● ABOUT THIS EXERCISE:
Write out the data again exactly, skipping every picture.

-- Opening Marker --

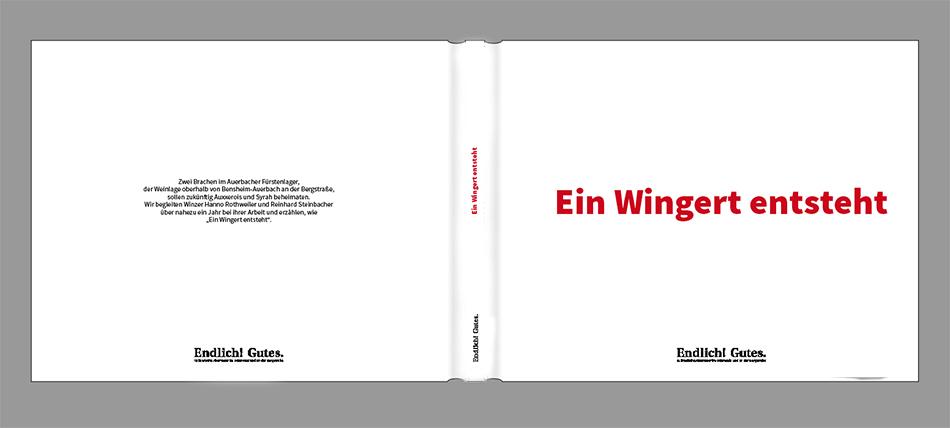 Buch zu der Ausstellung: Ein Wingert entsteht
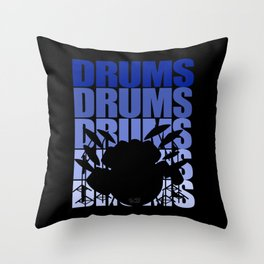Drums Blue Throw Pillow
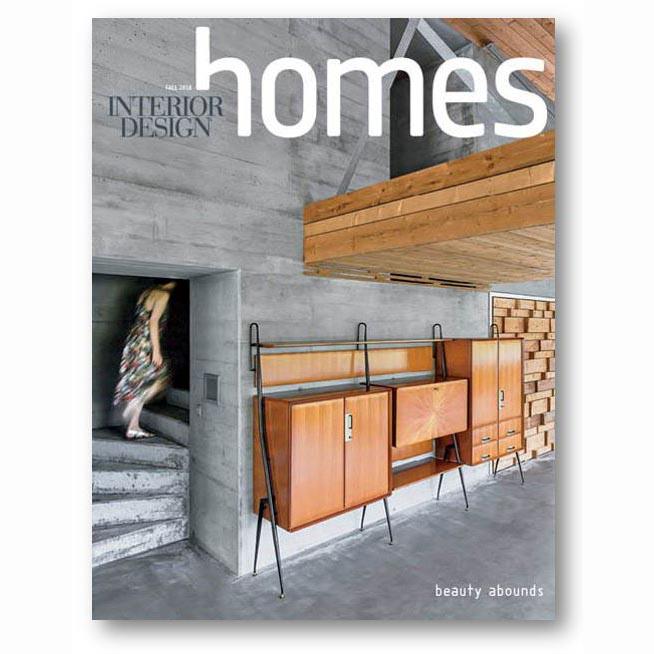 Interior Design Homes, Fall 2016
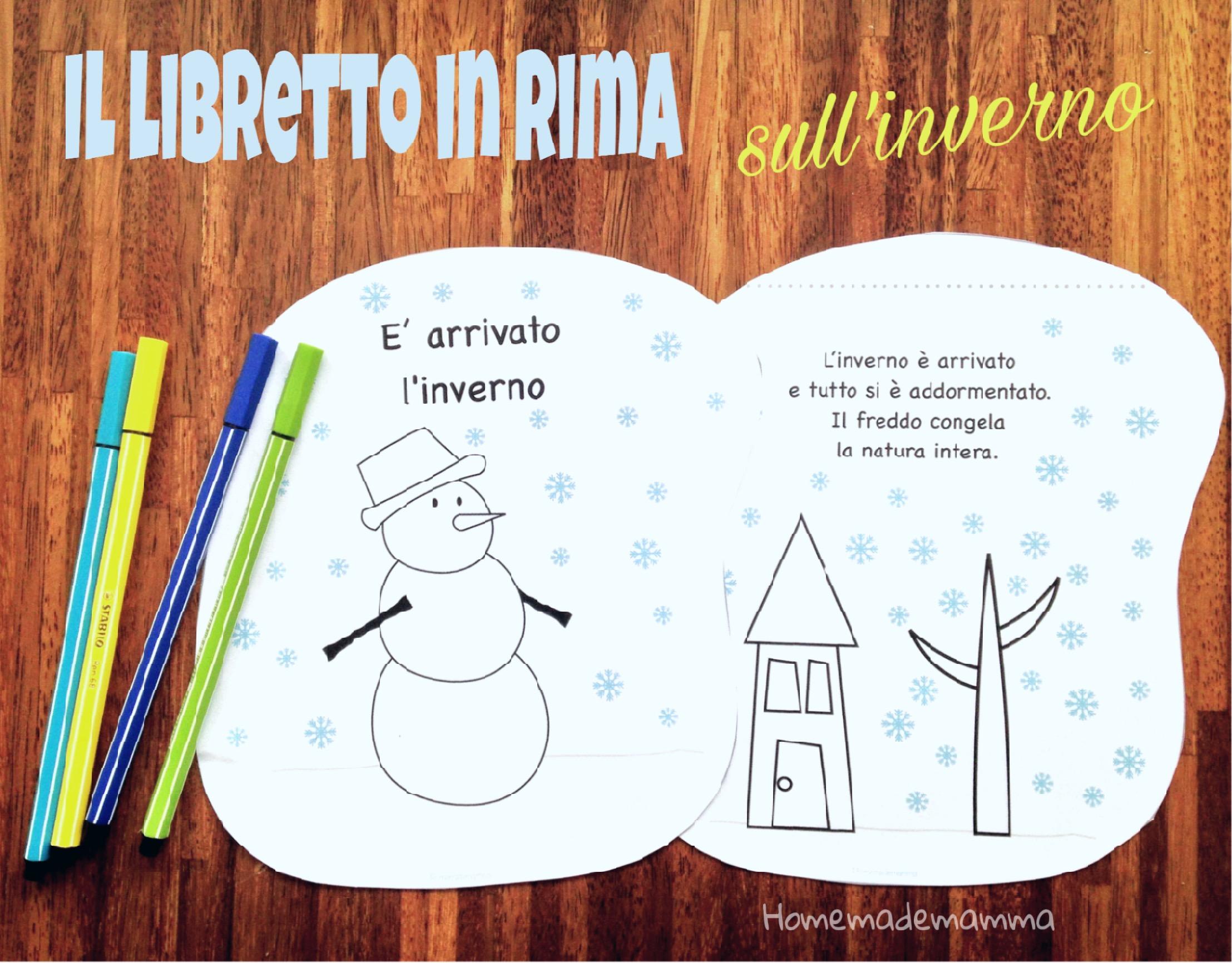 E Arrivato L Inverno Un Libretto In Rima Da Colorare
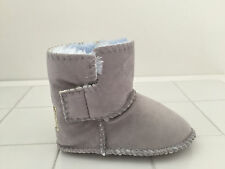 Baby Ugg Boots Colour Grey Size Extra Extra Large ( XXL )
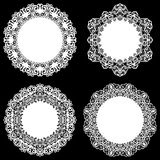 Set of design elements, lace round paper doily, doily to decorate the cake, template for cutting, snowflake, greeting element, met. Al plate cut by laser Stock Images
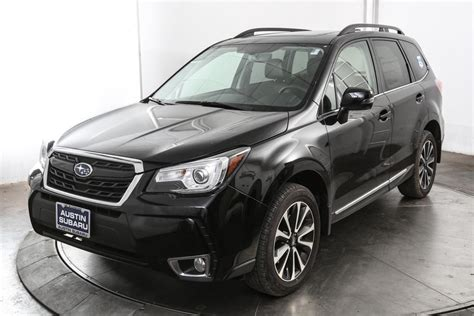 brown subaru forester new 2018 subaru forester 2 0xt touring 4d sport utility in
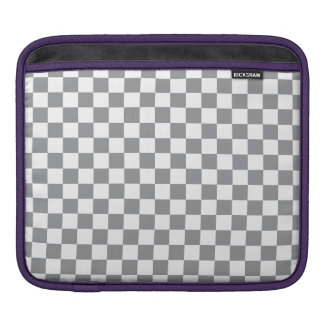 Grey Checkerboard iPad Sleeve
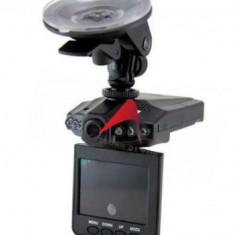 Camera auto DVR-HD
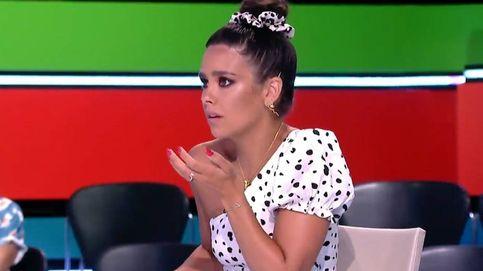 Se me saltan las lágrimas: Cristina Pedroche y su disgusto en 'Zapeando'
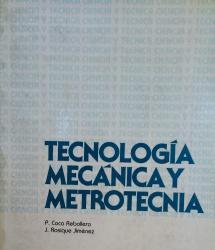 P. coca rebollero – j. rosique jimenes - tecnología
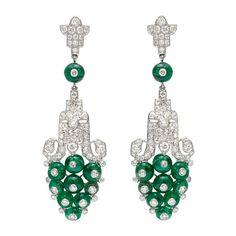 jewel styles anal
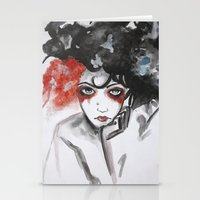 vendetta Stationery Cards featuring Vendetta by Valeri Prokopenko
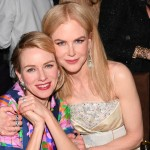 Nicole Kidman and Naomi Watts. (Photo: Archive)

-- Closing Marker --

● EXERCISE RESULT:
 Buch zu der Ausstellung: Ein Wingert entsteht
Drums Blue Throw Pillow
 Interior Design Homes, Fall 2016
 E Arrivato L Inverno Un Libretto In Rima Da Colorare
 Baby Ugg Boots Colour Grey Size Extra Extra Large ( XXL )
 Set of design elements, lace round paper doily, doily to decorate the cake, template for cutting, snowflake, greeting element, met. Al plate cut by laser Stock Images
 brown subaru forester new 2018 subaru forester 2 0xt touring 4d sport utility in
 Grey Checkerboard iPad Sleeve
 Camera auto DVR-HD
 Se me saltan las lágrimas: Cristina Pedroche y su disgusto en 'Zapeando'
 P. coca rebollero – j. rosique jimenes - tecnología
 jewel styles anal
 vendetta Stationery Cards featuring Vendetta by Valeri Prokopenko
 Nicole Kidman and Naomi Watts. (Photo: Archive)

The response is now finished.